The U.S. Department of Labor (DOL) recently issued a proposed rule intended to clarify when joint-employer liability exists under the Fair Labor Standards Act (FLSA), the Family and Medical Leave Act (FMLA), and the Migrant and Seasonal Agricultural Worker Protection Act (MSPA). The proposed rule is designed to resolve a circuit split and create a consistent nationwide framework for determining when two or more businesses may be considered joint employers of the same worker under these three laws. Comment period ends on June 22, 2026.

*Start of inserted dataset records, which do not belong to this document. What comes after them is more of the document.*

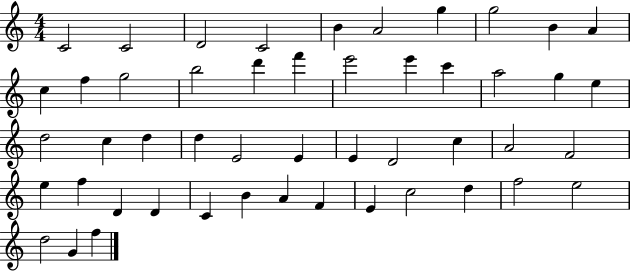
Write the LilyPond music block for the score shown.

{
  \clef treble
  \numericTimeSignature
  \time 4/4
  \key c \major
  c'2 c'2 | d'2 c'2 | b'4 a'2 g''4 | g''2 b'4 a'4 | \break c''4 f''4 g''2 | b''2 d'''4 f'''4 | e'''2 e'''4 c'''4 | a''2 g''4 e''4 | \break d''2 c''4 d''4 | d''4 e'2 e'4 | e'4 d'2 c''4 | a'2 f'2 | \break e''4 f''4 d'4 d'4 | c'4 b'4 a'4 f'4 | e'4 c''2 d''4 | f''2 e''2 | \break d''2 g'4 f''4 | \bar "|."
}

Under the FLSA, joint-employer liability can have significant consequences for employers. When two or more entities are determined to be joint employers, each entity may be held jointly and severally liable for unpaid wages, overtime compensation, damages, and other relief owed to employees. This means that an employee’s hours worked for multiple employers may need to be aggregated for purposes of overtime calculations, and each employer could be responsible for the entire amount of unpaid compensation. Similar concepts apply under the FMLA and MSPA. The FMLA adopts the FLSA’s definitions of “employ” and “employee,” and joint employers may therefore share responsibility for providing leave protections
and reinstatement rights. Likewise, MSPA regulations recognize joint employment principles in providing wage and employment protections for agricultural workers.
The proposed rule is the DOL’s first formal attempt since rescinding its 2021 joint-employer regulation to clarify liability under the FLSA. The absence of guidance has created uncertainty for businesses, workers, and courts, especially in “vertical” joint employment cases, where a worker’s services benefit multiple entities at once, such as in staffing, subcontracting, or labor-provider arrangements. Horizontal joint employment, by contrast, involves an employee working for two related employers in the same workweek, with hours combined for compliance purposes. Because these arrangements differ in structure, they require separate analyses to determine joint-employment status.
For vertical joint employment, the proposed rule adopts a four-factor test drawn from federal case law. No single factor is controlling, and the analysis depends on the totality of the circumstances. The test considers whether the potential joint employer: (1) hires or fires the employee; (2) substantially supervises or controls the employee’s work schedule or conditions of employment; (3) determines the employee’s rate or method of pay; and (4) maintains the employee’s employment records.
Although additional considerations may be relevant depending on the circumstances, where all four primary factors point in the same direction, there is a substantial likelihood that joint-employer status either does or does not exist. Importantly, the proposal acknowledges that a company’s reserved right to control workers may be relevant to the analysis, even if that authority is not exercised on a day-to-day basis. At the same time, a company’s actual exercise of control remains more important than merely possessing theoretical authority.
The proposed rule largely maintains the DOL’s existing approach to horizontal joint employment. Employers may be considered “sufficiently associated” if they share an employee’s services, one employer acts in the interest of the other, or the employers share common control over the employee. In those situations, hours worked for both employers in the same workweek are generally combined for overtime purposes, and both employers may be jointly liable for wage violations.
The proposed rule also seeks to clarify that common business practices do not automatically create joint-employer liability. For example, franchise relationships, brand-and-supply arrangements, and similar business models alone are not enough to establish joint employment. Likewise, requiring compliance with legal, safety, or quality-control standards, providing sample handbooks, or offering access to benefit or apprenticeship programs generally would not, by themselves, create joint-employer liability.
The proposed rule would not bind courts, which could still apply their own tests under the FLSA, FMLA, and MSPA, but it would guide enforcement and signal how future investigations may be handled. Clarifying the standard applied by the DOL may also reduce compliance and litigation costs by reducing uncertainty around certain partnerships. It may also lead to more consistent enforcement and provide courts with a more uniform framework that could reduce variation across jurisdictions.
As a practical matter, employers should evaluate relationships with staffing agencies, subcontractors, franchisees, farm labor contractors, and other entities to identify situations where joint-employment issues could arise. Businesses that exercise substantial control over another entity’s workers—or reserve the authority to do so—may face increased scrutiny under the proposed framework.
The proposed rule also arrives amid broader developments concerning joint-employer liability under other federal labor laws. Recently, the National Labor Relations Board (“NLRB”) issued its own joint-employer rule under the National Labor Relations Act, focusing its standard on whether multiple entities share or codetermine essential terms and conditions of employment. While the DOL’s proposal and the NLRB’s rule arise under different statutes, both developments indicate continuing federal attention on the scope of joint-employer liability.